East Africa’s largest container port is scheduled to be built off the Kenyan coast as part of a regional transport corridor meant to open up the region’s landlocked countries to international trade.

But with the enormous port’s construction just a few kilometers away, residents of the small island of Lamu – a World Heritage site – residents fear their delicate ecosystem, their livelihoods and their ancient way of life are all about to be lost.

UNESCO declared Lamu's Old Town a World Heritage site as "the oldest and best preserved Swahili settlement in East Africa." Its coral stone streets, traditional fishing methods and society have been largely unchanged for centuries. Wooden fishing dhows crowd together in the small harbor, and donkeys, not cars, provide island transport.

Some scholars have called the island, inhabited for over 700 years, the cradle of Swahili civilization.

"We were civilized for a long time. Arab dhows, Indians, Europeans used to come to Lamu to trade," said Abubakar El-Amudy, an islander in his 60s.

"Because we are able to preserve the cultural heritage from generation to generation, you can see the built heritage, the traditions, the culture. They are different because it has been isolated, marginalized, for quite a long time."

Change coming

But all that is about to change with the container port’s construction, said El-Amudy, who runs a coalition of organizations called Save Lamu.

The threat to the island is real, he said. "It will become a modern city where there will be an influx of people, and therefore definitely that will change everything."

Expanding transit options

The port is part of a planned corridor called LAPSSET, which stands for Lamu Port and South Sudan Ethiopia Transport. It also will include a railway and oil pipeline, an oil refinery and two new airports.

Kenyan authorities say the corridor will be a game-changer for East Africa, opening up trade for Kenya’s landlocked neighbors, as well as the country’s own northern region. It will mean new investment, they say, and jobs.

But El-Amudy is afraid most jobs will go newcomers, not to Lamu’s resident fishermen. Fishing is Lamu’s most important industry. But with the waterways in and out of the estuary soon to be clogged by ships, the islanders are set to lose access to their main fishing grounds.

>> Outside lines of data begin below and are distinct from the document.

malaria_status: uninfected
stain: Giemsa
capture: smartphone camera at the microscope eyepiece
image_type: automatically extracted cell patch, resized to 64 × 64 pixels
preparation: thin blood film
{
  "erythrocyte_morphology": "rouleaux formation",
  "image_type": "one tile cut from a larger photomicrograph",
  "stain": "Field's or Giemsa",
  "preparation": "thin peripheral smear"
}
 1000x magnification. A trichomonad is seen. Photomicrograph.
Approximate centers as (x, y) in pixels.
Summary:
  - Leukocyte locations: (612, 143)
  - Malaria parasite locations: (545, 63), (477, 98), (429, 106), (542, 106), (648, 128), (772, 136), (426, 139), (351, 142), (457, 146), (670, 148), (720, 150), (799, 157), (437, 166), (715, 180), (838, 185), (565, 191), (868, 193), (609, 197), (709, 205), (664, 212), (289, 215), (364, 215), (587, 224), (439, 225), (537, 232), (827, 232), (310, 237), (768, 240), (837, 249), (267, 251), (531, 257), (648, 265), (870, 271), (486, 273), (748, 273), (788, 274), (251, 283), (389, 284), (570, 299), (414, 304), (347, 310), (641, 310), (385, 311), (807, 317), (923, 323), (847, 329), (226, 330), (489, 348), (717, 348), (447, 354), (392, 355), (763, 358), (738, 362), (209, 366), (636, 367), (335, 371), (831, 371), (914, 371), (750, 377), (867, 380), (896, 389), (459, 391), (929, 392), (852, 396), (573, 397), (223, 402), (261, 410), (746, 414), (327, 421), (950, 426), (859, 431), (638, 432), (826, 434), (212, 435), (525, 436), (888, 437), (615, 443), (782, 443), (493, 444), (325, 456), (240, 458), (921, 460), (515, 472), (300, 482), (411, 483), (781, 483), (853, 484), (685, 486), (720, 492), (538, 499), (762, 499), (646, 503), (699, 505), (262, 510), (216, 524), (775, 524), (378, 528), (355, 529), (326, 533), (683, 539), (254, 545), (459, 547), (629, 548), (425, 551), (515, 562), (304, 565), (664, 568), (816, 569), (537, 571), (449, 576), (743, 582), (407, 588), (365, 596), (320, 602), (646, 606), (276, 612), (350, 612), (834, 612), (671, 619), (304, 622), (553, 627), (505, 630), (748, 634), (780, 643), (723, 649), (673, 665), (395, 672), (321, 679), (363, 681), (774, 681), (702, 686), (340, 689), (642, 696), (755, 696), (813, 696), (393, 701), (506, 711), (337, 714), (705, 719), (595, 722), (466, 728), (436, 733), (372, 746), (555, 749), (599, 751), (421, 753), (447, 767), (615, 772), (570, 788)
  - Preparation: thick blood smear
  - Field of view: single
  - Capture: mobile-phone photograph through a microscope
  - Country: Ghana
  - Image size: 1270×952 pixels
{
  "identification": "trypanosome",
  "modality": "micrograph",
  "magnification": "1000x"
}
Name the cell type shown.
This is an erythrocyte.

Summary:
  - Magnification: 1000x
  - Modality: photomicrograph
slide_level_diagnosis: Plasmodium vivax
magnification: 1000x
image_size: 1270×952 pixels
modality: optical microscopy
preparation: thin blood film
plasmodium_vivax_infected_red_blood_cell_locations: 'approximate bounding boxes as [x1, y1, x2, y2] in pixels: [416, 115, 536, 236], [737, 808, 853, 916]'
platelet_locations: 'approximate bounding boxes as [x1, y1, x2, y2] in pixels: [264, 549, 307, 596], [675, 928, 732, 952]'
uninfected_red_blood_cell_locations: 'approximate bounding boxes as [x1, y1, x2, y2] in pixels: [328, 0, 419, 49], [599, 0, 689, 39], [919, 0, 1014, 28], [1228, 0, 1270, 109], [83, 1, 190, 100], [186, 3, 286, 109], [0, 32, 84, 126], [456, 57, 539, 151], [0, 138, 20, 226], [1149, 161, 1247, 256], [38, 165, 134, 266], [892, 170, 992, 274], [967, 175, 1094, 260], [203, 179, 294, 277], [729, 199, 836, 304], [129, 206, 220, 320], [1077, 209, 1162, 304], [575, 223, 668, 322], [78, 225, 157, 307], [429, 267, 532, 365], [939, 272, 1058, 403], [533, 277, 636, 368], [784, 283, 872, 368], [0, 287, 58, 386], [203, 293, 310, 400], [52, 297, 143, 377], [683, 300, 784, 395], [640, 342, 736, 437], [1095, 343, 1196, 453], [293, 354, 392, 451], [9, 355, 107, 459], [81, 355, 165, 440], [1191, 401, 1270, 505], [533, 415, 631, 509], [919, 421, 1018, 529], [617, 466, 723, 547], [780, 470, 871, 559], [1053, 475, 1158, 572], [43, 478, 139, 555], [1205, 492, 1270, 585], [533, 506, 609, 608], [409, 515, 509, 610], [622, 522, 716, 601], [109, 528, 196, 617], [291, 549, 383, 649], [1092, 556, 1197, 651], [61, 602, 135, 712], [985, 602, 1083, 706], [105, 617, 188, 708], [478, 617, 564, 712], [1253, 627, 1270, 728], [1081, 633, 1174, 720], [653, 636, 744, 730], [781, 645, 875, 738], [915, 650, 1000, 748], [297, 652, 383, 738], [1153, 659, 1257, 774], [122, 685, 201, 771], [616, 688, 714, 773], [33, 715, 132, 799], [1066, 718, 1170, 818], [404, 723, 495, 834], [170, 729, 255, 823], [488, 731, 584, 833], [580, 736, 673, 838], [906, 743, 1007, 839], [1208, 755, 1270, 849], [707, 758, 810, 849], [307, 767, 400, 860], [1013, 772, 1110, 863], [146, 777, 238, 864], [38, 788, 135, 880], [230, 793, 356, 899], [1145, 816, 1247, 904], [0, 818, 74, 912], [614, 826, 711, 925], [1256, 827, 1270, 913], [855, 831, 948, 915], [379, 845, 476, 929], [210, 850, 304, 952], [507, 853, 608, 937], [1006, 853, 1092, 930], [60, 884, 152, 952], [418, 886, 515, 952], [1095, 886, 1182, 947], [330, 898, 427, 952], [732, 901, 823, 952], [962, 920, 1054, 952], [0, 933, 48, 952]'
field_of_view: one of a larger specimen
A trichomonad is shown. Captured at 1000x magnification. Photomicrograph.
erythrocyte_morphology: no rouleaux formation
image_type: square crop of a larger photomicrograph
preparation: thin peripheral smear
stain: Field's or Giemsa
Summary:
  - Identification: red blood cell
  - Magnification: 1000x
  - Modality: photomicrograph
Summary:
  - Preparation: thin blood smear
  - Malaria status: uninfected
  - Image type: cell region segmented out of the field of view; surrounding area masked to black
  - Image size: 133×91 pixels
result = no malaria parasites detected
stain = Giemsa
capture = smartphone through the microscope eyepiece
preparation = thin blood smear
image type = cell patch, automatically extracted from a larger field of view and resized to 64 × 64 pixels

Vae Buno Vae, who comes from a long line of Lamu fishermen, has been plying the waters himself for 35 years. He is convinced that, once the port is built, there will be nothing left for fishermen.

Their small boats cannot handle the rough open sea, so without the estuary, fishing as a livelihood will die, he said. While a landowner could be compensated with more land, he added, fishermen like him cannot be given another sea.

Environmental aspects

Because Lamu is surrounded by delicate coral reefs and mangrove swamps, there are environmental concerns as well.

Vae said fish feed and breed in the coral and mangroves, whose wood has been used for centuries to build boats and houses. But dredging is fast destroying the coral reefs, he said. As for the mangroves, hectares have already been cleared, and this is just the beginning.

El-Amudy fears a noisy, dirty port will also drive away Lamu’s other main source of income: tourists.

"With the pollution and lots of people, tourists might decide not to come," he said. "We have wildlife here, we have sights and monuments. So if this were destroyed, definitely what will the tourists come to see? And the beaches, which are very attractive, will be destroyed, definitely."

The details may be hazy, but almost everyone agrees that Lamu will be very different once the corridor is complete. For now, the mood on the island is one of profound pessimism.

At 57, Vae says his own working life is nearly over. But he is worried about what will happen to his children and grandchildren, and what they will be losing. Through fishing, Lamu has always provided for its people, even those who cannot find jobs, he said. It may not do so much longer.

A few fishermen cannot stop a juggernaut like LAPSSET, Vae said. He added, the only thing to do is wait to see whether the Lamu he and his ancestors have known will indeed become a thing of the past.